%%

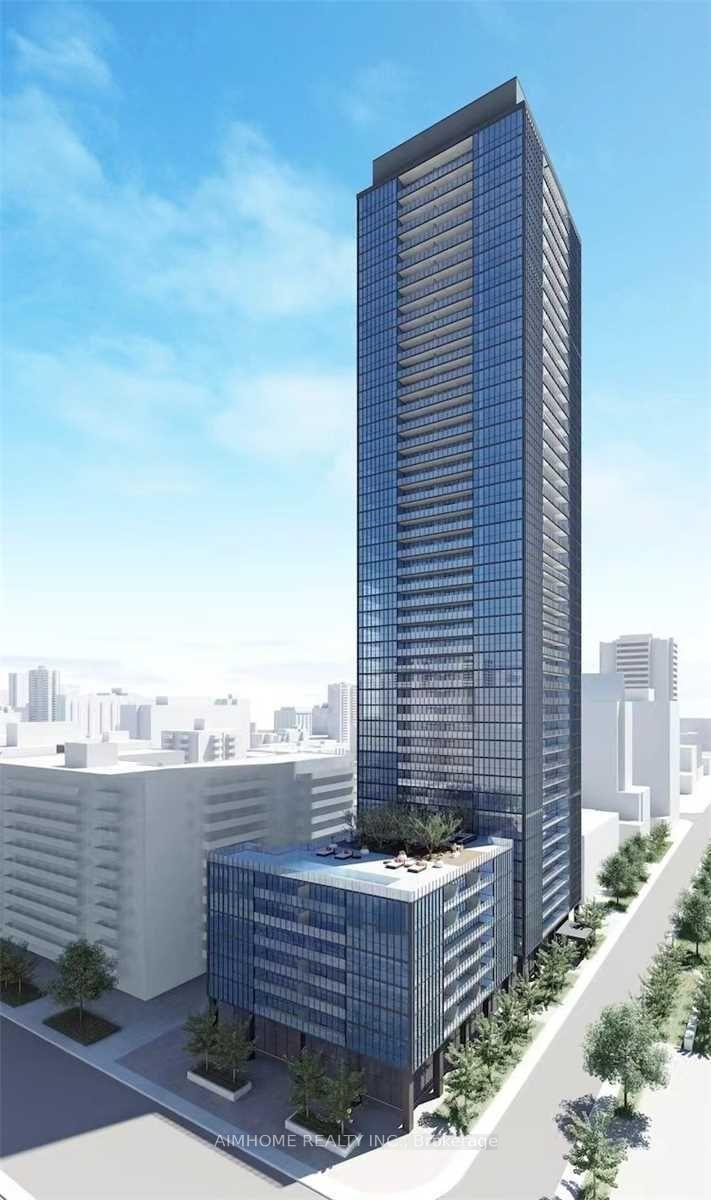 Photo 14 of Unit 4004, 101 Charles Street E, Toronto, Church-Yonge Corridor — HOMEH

%%
%%

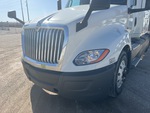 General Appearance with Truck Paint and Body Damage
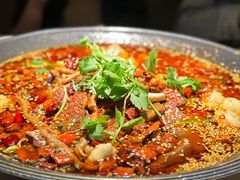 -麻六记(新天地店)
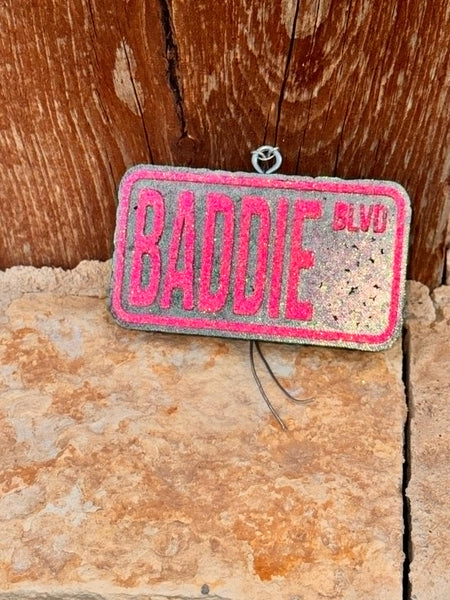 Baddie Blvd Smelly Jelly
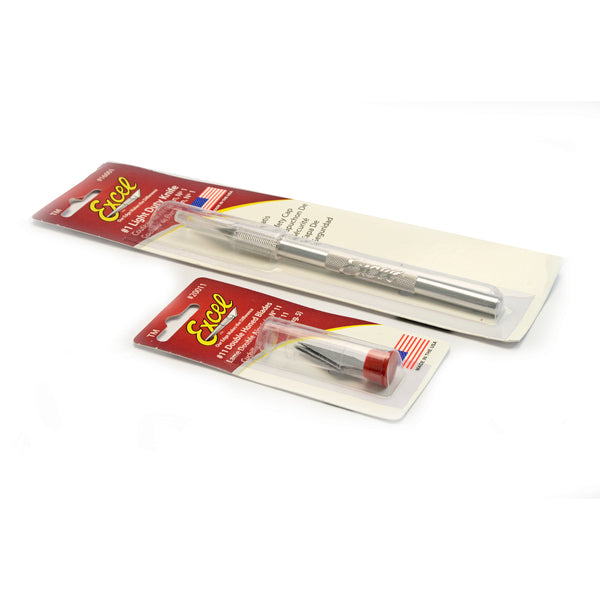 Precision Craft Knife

%%

Your task:
Can you copy the items word for word, from the one containing "General Appearance with" through the one containing "Precision Craft Knife", with both of those included and the pictures left out?

Task solution:
 General Appearance with Truck Paint and Body Damage
 -麻六记(新天地店)
 Baddie Blvd Smelly Jelly
 Precision Craft Knife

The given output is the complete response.